The old joke goes that someone is asked the difference between ignorance and apathy and they respond “I don’t know and I don’t  care.”

That seems to be the case among a large number of otherwise savvy wine consumers here in Florida.  No one seemed to know about, or care, that the wine and liquor wholesalers were yet again attempting to have legislation passed that would severely limit their ability to purchase wine directly from an out-of-state winery. 

One of the highlights (lowlights) of the proposed bills included the limit at twelve (12) cases of wine per “household address and the household’s business address.”  The bills were very particular that the limits would be tied to the address of the home, not an individual’s name.  That immediately begged the question of how then it could be tied to the household’s business address.  I don’t know about you, but I don’t think that my house gets up and goes to work after I leave in the morning.

Seriously, 12 cases of wine is a lot of wine in anyone’s book, until you think about folks that ship to a common location.  I have several buddies that all ship to one’s office; under the proposed legislation they would all have to share that 12-case cap.

Further, there was no system suggested to track how many cases were shipped to a particular address, or if it were tracked, how these data would be promulgated back to the wineries.  Given the severe penalties proposed for exceeding the limit, and no way to track what has come before, all of the wineries would err on the side of caution and not ship for fear of being the 13th case.

There were also requirements for detailed monthly and annual reporting.  Many of the wineries I buy from are “mom & pop” or even one-man shows, and the prospect of having yet another layer of paperwork may be enough for them to “just say no.”

I corresponded with several state Senators and Representatives and actually received personalized responses from a few.  One had the audacity to tell me that “the current system unfairly discriminates against Florida-based companies to the advantage of out-of-state ones.”  I do not know of one Florida winery that was unfairly discriminated against by me having the unrestricted right to buy wine directly from a winery in California, Oregon, North Carolina, or any other state. 

The state may not have collected sales and excise taxes for the sale, but that is another issue.

Apparently the state legislature had bigger fish to fry towards the end of this year’s session than sticking it to Florida’s wine consumers, so the bills never fully made it out of committee.

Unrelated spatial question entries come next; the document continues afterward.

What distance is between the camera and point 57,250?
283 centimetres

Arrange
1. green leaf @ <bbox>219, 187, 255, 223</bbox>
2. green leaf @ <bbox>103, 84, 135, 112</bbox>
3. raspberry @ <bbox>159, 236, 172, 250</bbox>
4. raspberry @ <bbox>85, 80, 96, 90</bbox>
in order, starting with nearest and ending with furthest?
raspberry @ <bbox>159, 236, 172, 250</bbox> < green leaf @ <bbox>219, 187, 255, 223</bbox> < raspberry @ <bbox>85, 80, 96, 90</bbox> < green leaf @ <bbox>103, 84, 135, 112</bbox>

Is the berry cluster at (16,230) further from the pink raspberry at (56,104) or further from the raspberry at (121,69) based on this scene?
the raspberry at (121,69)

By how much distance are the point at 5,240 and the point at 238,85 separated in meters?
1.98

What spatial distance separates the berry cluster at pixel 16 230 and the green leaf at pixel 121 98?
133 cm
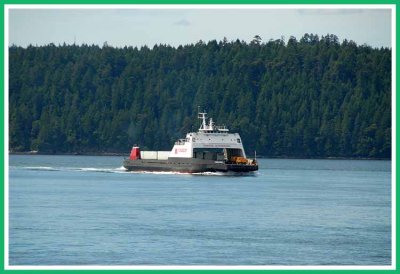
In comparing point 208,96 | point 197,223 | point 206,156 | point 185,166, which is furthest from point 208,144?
point 208,96

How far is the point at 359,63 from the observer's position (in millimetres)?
144750

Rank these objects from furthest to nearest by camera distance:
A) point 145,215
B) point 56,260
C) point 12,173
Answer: point 12,173
point 145,215
point 56,260

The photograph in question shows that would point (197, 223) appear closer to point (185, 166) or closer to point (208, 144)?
point (185, 166)

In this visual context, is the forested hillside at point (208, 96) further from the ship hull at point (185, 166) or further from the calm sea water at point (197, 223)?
the calm sea water at point (197, 223)

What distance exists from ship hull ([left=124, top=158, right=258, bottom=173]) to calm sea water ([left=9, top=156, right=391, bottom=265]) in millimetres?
6754

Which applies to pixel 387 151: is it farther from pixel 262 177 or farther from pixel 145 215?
pixel 145 215

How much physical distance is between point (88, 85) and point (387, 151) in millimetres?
50094

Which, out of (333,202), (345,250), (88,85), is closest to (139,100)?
(88,85)

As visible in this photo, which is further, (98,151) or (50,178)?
(98,151)

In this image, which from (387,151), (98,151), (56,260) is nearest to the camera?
(56,260)

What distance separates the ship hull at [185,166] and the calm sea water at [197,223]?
22.2 feet

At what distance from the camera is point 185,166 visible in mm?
70500

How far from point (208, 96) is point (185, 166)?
2962 inches

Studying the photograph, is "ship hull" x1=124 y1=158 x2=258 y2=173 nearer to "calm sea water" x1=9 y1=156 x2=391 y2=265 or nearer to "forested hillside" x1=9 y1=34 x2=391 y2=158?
"calm sea water" x1=9 y1=156 x2=391 y2=265
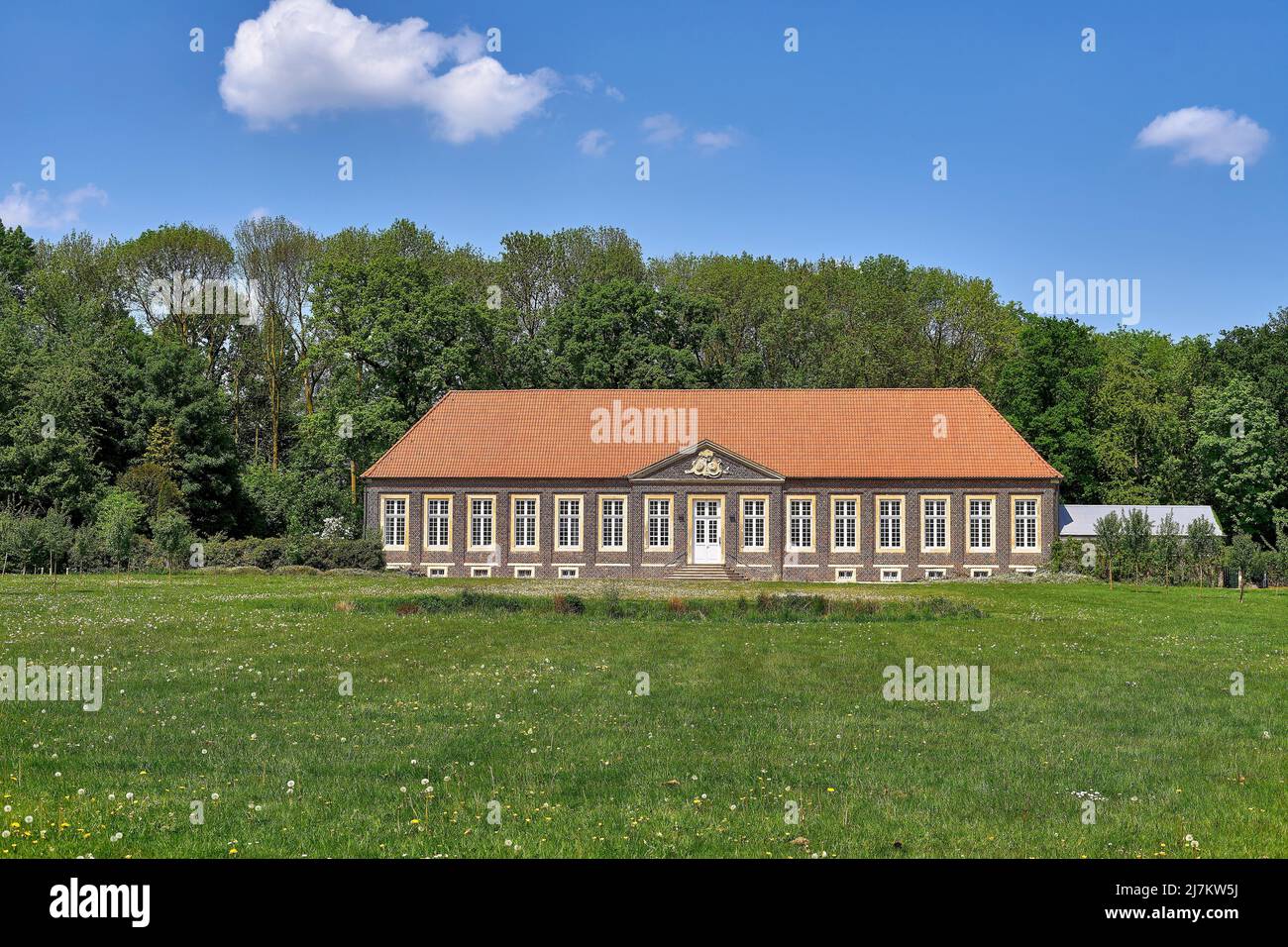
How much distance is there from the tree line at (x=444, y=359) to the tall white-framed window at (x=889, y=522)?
15393 millimetres

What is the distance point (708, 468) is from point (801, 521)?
4.87 m

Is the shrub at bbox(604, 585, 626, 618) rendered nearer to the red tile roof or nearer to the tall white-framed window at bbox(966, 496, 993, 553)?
the red tile roof

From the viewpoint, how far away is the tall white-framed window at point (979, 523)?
157 ft

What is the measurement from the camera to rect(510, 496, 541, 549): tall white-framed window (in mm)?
49469

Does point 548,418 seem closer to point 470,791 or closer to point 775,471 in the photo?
point 775,471

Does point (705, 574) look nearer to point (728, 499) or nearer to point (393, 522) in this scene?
point (728, 499)

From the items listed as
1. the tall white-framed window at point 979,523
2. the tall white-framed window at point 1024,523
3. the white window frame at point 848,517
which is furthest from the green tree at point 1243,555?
the white window frame at point 848,517

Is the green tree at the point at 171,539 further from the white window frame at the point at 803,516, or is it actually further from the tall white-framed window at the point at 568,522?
the white window frame at the point at 803,516

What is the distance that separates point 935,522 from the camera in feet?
158

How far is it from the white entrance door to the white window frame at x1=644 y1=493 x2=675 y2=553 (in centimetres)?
102

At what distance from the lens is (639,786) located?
9414 millimetres

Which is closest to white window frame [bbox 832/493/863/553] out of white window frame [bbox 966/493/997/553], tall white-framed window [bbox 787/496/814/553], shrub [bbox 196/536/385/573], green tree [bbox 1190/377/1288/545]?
tall white-framed window [bbox 787/496/814/553]

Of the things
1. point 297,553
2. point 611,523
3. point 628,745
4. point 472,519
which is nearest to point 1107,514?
point 611,523
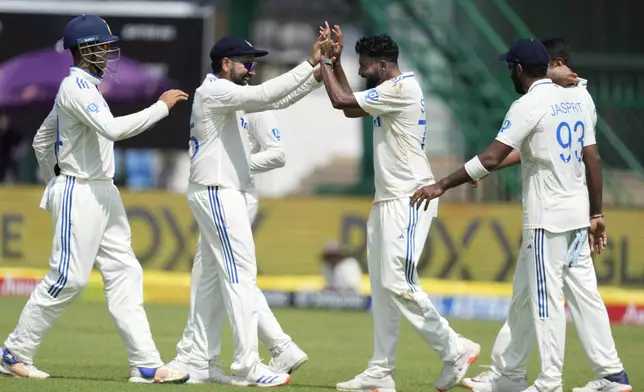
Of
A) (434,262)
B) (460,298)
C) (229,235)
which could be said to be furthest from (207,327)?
(434,262)

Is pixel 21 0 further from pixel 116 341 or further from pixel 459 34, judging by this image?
pixel 116 341

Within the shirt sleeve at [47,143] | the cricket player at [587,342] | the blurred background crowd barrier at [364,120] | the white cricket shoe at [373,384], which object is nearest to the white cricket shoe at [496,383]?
the cricket player at [587,342]

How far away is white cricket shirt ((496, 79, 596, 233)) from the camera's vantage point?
8367mm

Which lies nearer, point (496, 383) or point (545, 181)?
point (545, 181)

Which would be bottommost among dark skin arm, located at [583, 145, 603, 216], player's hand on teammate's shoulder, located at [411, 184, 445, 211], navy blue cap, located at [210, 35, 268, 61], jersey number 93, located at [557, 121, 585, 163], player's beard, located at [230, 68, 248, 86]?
player's hand on teammate's shoulder, located at [411, 184, 445, 211]

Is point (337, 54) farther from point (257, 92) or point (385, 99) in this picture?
point (257, 92)

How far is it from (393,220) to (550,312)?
114 cm

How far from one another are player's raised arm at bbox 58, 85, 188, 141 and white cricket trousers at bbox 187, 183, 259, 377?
59cm

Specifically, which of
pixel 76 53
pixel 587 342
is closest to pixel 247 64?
pixel 76 53

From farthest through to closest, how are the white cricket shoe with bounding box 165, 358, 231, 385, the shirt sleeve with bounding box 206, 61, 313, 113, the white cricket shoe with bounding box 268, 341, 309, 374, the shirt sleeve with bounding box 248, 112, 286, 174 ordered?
the shirt sleeve with bounding box 248, 112, 286, 174 < the white cricket shoe with bounding box 268, 341, 309, 374 < the white cricket shoe with bounding box 165, 358, 231, 385 < the shirt sleeve with bounding box 206, 61, 313, 113

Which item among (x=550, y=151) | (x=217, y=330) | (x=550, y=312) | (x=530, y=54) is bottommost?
(x=217, y=330)

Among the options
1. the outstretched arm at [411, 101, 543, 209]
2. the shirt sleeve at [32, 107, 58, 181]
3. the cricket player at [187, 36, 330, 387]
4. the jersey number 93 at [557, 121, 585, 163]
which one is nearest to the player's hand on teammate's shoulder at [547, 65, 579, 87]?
the jersey number 93 at [557, 121, 585, 163]

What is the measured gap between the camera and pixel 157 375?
8.82 meters

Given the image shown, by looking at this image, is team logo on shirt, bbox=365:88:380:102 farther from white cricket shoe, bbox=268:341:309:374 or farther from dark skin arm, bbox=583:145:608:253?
white cricket shoe, bbox=268:341:309:374
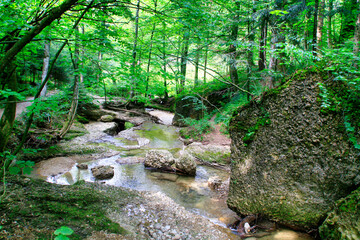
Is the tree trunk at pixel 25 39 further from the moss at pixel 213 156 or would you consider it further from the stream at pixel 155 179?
the moss at pixel 213 156

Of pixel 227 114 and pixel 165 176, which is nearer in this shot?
pixel 165 176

The gentleman who introduced the bill in the House (Chris Dorworth of Heathrow) is slated to be the Speaker of the House for the 2011-2012 legislative session.  I think Florida’s wine consumers need to know and care early in order to preserve at least some portion of their rights under the Interstate Commerce clause of the US Constitution, because I don’t think the wholesalers and their desire to limit or prevent direct sales from wineries will be going away anytime soon.